Another characteristic of Li Bai is that the drunker he became, the more magnificent and powerful his poems were. It is just like what Mr. Li Hongzhi said, "When one's Main Consciousness relaxes, the Assistant Consciousness will project what it knows into the brain. Because it can see the nature of a matter in another dimension, the work will, accordingly, be done, a paper written, or the music composed." (From "Mind-Intent" in Chapter Nine of Zhuan Falun.)

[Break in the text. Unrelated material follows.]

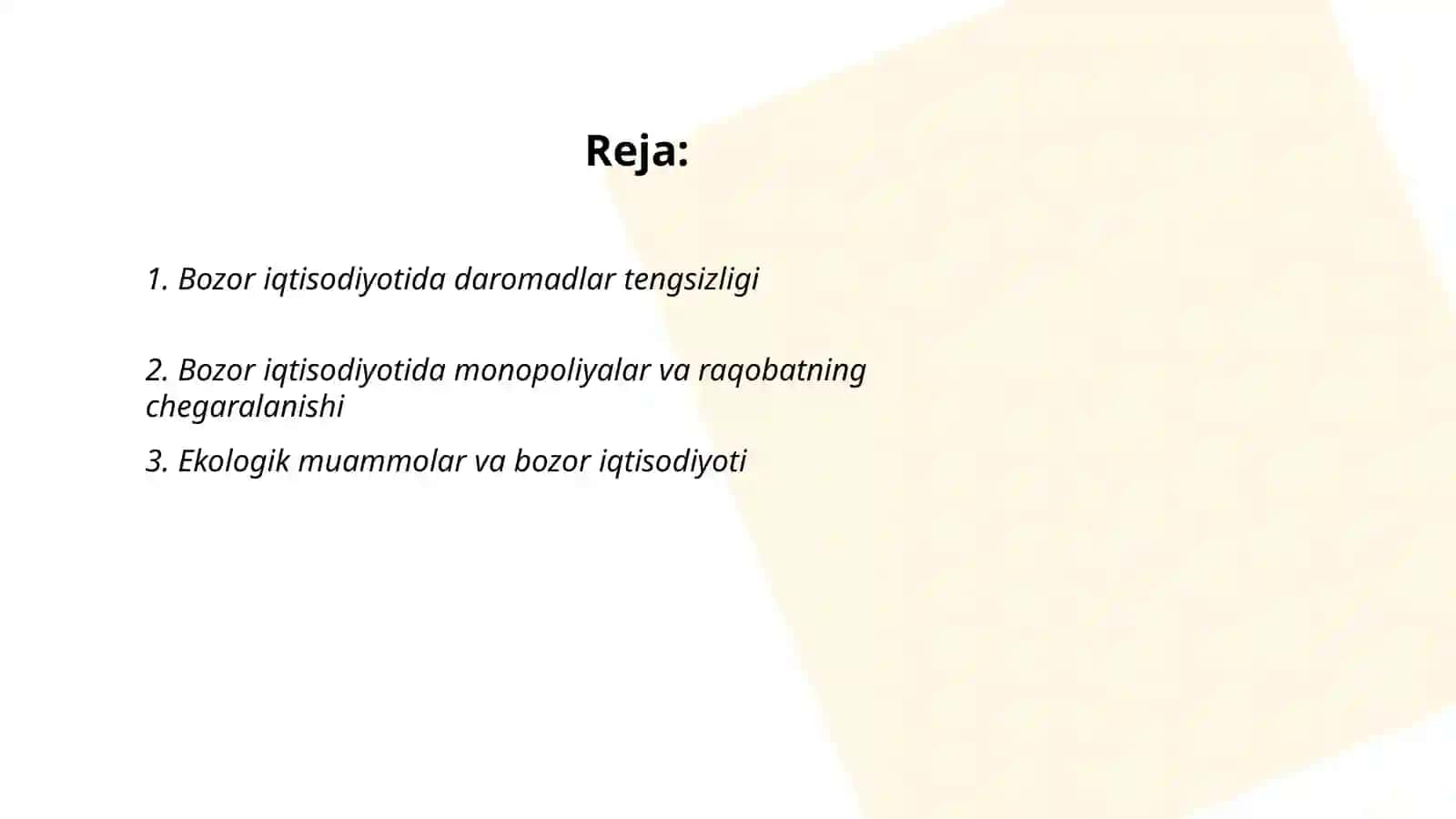 Reja:

1. Bozor iqtisodiyotida daromadlar tengsizligi

2. Bozor iqtisodiyotida monopoliyalar va raqobatning chegaralanishi

3. Ekologik muammolar va bozor iqtisodiyoti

I had thought that Chen Tuan's sleeping and Li Bai's fondness of drinking were odd characteristics of those holy hermits and recluses. After I obtained the Fa, I realized that behind these unique habits were ways of cultivation. In the past, many people were staggering in the cultivation of the small branches of Taoism because they couldn't obtain Falun Dafa. They paid a hefty price for their cultivation, and suffered a lot only to enlighten to a very tiny portion of the Fa. Although they appeared to be extraordinary in the eyes of ordinary people, they were not much more enlightened than ordinary people.

In the Chun Qiu period, there was a Chinese zitherist named Shi Kuang, who could foretell the result of a war based on how a person's mood was expressed in Shi's music. According to the legend, Jin Ping Gong, ruler of Jin, asked Shi Kuang to prophesy the outcome of the war when he heard that the Chu were about to attack the Zheng. Shi Kuang played the Chinese zither, and sang different songs in northern and southern China. He then reported to Jin Ling Gong, "Chu dominates the weak by being strong and will definitely lose in the end." As Shi Kuang expected, several days later the news of Chu's defeat was delivered.

Shi Kuang was not born blind. Records of the Countries in the Eastern Dong Zhou Period said that he smoked his eyes to blindness with wormwood. His story stuck me as incredible when I first read it. Later I came to understand that it's because he felt that the things he saw with his eyes distracted and confused him. That was why he chose to attain peace by ruining his eyes. The sheer will to cut off distraction from his cultivation was no different from that of Huike, Patriarch II in Zen Buddhism, who broke his arm in front of Boddhidarma, the founder of Zen Buddhism, to prove his will to cultivate. Huike was comparable to Shi Kuang in the way that they both had adopted an "intentional" way to obtain a clear and clean mind in the small branches of Daoism. Seeking outward, however, cannot fundamentally help Shi Kuang arrive at a clear and clean mind and a high level of cultivation. As a result, his achievement was limited to divination or, "telling the fortune by playing the Chinese zither and singing songs." Although he seemed to have acquired supernormal abilities in the eyes of ordinary people, he suffered more than he gained from the Fa in the eyes of someone who has obtained the Fa of Falun Dafa.

Mr. Li Hongzhi has disclosed numerous heavenly secrets in Zhuan Falun. The principles he described in the book completely cover the profound mystery of the universe from the most microscopic to the most macroscopic. Looking back at ancient Chinese culture after acquiring the Fa of Falun Dafa, I began to understand many seemingly strange and unreasonable stories. These strange stories were actually individual cultivation stories at different levels. When I looked at the broad and profound Chinese culture from the perspective of a cultivator, I found that many profound and mysterious matters in history to be straightforward and simple. I believe it was because the Fa has unlocked my wisdom.